>> Start Supplied data

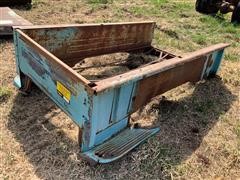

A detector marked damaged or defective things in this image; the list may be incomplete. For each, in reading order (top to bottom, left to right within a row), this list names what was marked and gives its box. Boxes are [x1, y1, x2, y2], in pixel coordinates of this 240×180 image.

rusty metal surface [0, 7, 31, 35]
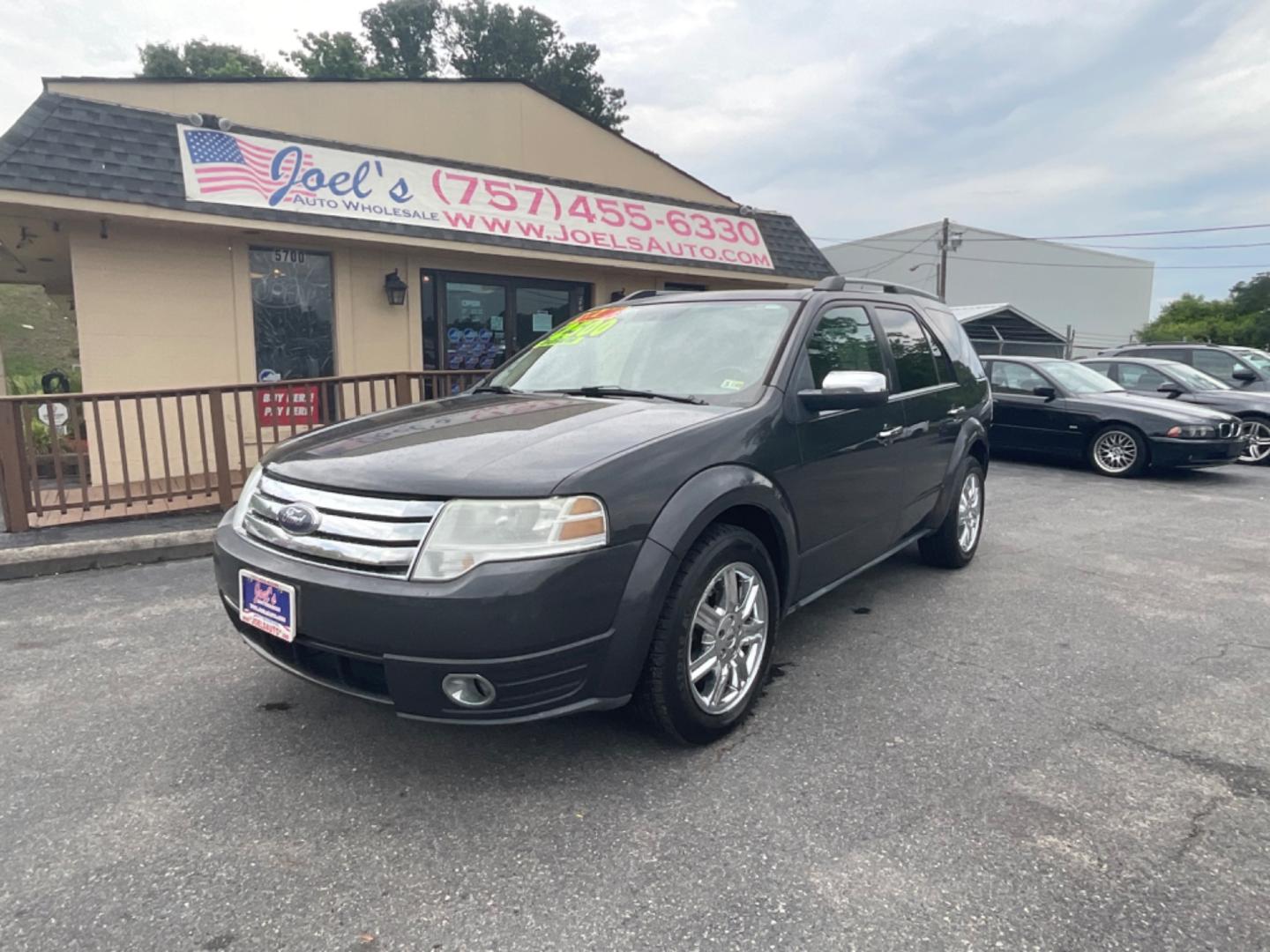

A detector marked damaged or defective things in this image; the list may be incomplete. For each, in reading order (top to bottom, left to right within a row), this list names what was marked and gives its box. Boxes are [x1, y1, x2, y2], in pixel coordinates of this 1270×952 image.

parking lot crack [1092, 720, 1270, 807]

>> End Supplied data
>> Start Supplied data

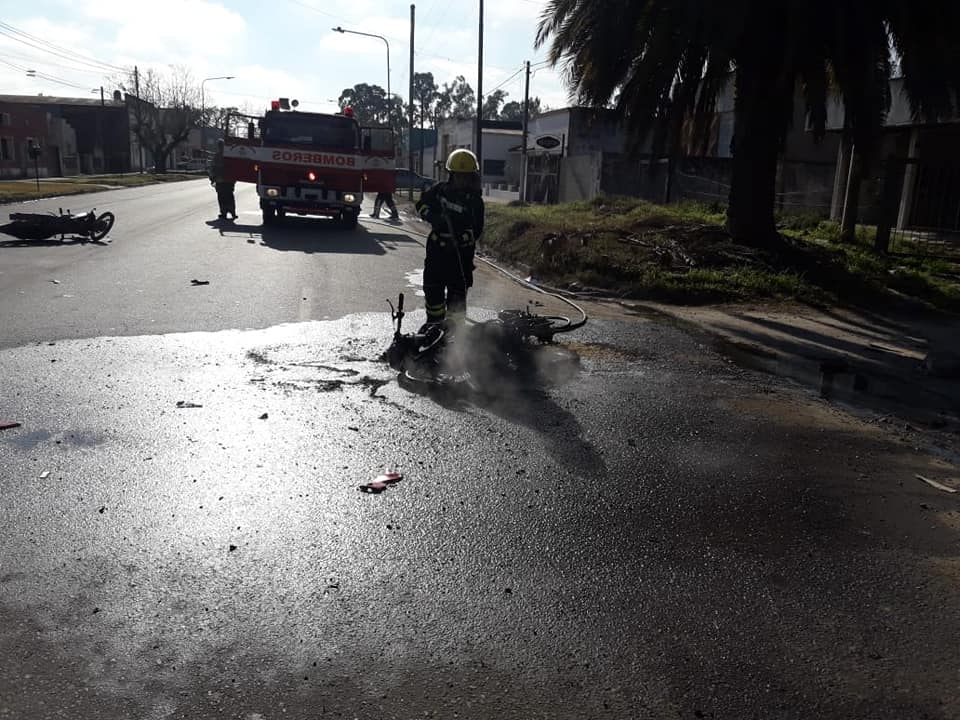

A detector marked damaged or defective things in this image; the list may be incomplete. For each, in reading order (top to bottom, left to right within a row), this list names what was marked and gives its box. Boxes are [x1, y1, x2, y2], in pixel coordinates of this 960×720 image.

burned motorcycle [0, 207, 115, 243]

>> End Supplied data

* _Exercise brief_
Copy out the lines from the one containing "this 240×180 image." through the one containing "rusty metal surface [0, 7, 31, 35]", both included, replacing "detector" with "scanner" and leaving everything else the same.

* _Result_
A scanner marked damaged or defective things in this image; the list may be incomplete. For each, in reading order (top to bottom, left to right within a row), this list names what was marked and gives its box. Boxes are [x1, y1, x2, y2], in pixel coordinates of this 240×180 image.

rusty metal surface [0, 7, 31, 35]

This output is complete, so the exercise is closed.